Can you add more wyeast 3711 yeast in secondary does it make a difference with taste or does it increase alcohol content?
A shopper on Jan 19, 2017
BEST ANSWER: I got more complements from craft beer lovers and non craft beer lovers alike with this kit than I got from anything else I have ever made. I followed the directions exactly. Ended at 9.3% with a very unique and enjoyable flavor. Two 22oz bottles and you are feeling really good. Worth the $$.
I brewed this beer and let it go through an extensive primary and secondary. I bottled with about 3.75 oz of corn sugar (your website suggested amount), and waited about 4 weeks to taste. The beer is very flat, and tastes like the draw in my secondary after fermentation. I uncapped a few bottles and tried using your "fizz drops" then recapped the bottles. I waited a little over a month and no change in taste or carb. What can I do to save this almost $60 beer kit? Should I pop the tops and add a small amount of dry yeast to each bottle? If so, how much? I usually have Safale-05 on hand from you guys, would this be ok to use in a high abv beer if that's the solution?

Matt
Matthew P on Dec 12, 2015
BEST ANSWER: When it comes to bottle carbing, there are a lot of factors in play. It can be hard to nail down exactly what's going on! It could be as simple as a bad seal on the caps. Mainly though it's about the yeast, and giving the yeast a good environment to work in--warmer is better. But serving conditions also play a role as well (serving colder is better)

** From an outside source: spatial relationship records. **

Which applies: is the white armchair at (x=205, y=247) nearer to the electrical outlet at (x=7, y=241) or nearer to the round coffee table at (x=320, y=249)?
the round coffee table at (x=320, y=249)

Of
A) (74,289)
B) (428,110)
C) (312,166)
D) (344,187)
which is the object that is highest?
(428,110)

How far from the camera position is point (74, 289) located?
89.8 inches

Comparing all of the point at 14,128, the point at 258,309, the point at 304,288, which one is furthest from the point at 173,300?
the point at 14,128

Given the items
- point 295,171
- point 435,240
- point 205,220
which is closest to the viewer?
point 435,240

Usually, the first solution people try is to simply give the bottles more time to sit. It can be a good idea to swirl the bottles a bit to get the yeast off the bottom and back into suspension. It can also be a good idea to move the bottles to a warmer place--this will make the yeast more active. In a week or two, in a warmer place, you might see some serious improvement.

To avoid this in the future, it is a good idea to ensure your bottles are capped securely. Good aeration on brew day ensures healthy yeast, which can help with carbonating later on.

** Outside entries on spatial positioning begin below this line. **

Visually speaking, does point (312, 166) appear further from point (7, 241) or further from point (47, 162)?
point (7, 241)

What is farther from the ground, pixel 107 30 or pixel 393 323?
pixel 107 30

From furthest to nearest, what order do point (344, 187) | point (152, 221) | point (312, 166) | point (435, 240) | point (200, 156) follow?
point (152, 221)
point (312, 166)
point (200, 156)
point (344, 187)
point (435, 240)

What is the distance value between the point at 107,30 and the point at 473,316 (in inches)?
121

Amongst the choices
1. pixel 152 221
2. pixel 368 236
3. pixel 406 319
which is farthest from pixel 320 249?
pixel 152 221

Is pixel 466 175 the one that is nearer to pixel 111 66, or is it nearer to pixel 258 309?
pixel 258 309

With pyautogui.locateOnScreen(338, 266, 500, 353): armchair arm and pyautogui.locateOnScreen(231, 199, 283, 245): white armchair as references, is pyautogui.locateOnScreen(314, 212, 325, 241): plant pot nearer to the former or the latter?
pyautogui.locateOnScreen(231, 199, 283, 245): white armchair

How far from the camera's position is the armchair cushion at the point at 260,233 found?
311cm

For this, I'd wait a week or two to see if that improves it, maybe even move them somewhere warmer, and get the beer is pretty cold before serving. I'm not sure that I'd bother with adding yeast to the bottles; it would be so hard to measure such a small amount. Instead, we do have a kit replacement guarantee, if you can't get it carbed, I can simply mail out a replacement.

Cheers,

Charles
First off I`ve had some farmhouse ales in the past and I`ve really enjoyed them. I looked up the hops list and see that the first hops you add is 1 oz. Nelson Sauvin at 60 min. That has an acid % of 10+. So the question is, is this a very bitter tasting beer?
A shopper on Oct 8, 2017
BEST ANSWER: no the malt and hops work well balances
I received this kit as a gift and it came with the dry yeast pack. I read that high OG beers (this will be my first high OG beer) you will need a yeast starter, but dry packed yeasts don't work well in a yeast starter. So my question is am I ok with just pitching the dry yeast or should i buy a second pack?
Gregory C on Dec 25, 2015
BEST ANSWER: Hi Greg,

The easiest fix would be to pitch extra yeast. If you would like more info on a yeast starter (and the reason against starting dry yeast), here's a good resource:

https://www.homebrewersassociation.org/attachments/0000/1235/MAzym07_YeastStarter.pdf

Cheers!

Charles
What is the approximate ABV when this is done?
A N on Jul 14, 2015
BEST ANSWER: The ABV on that beer will be around 10-11%.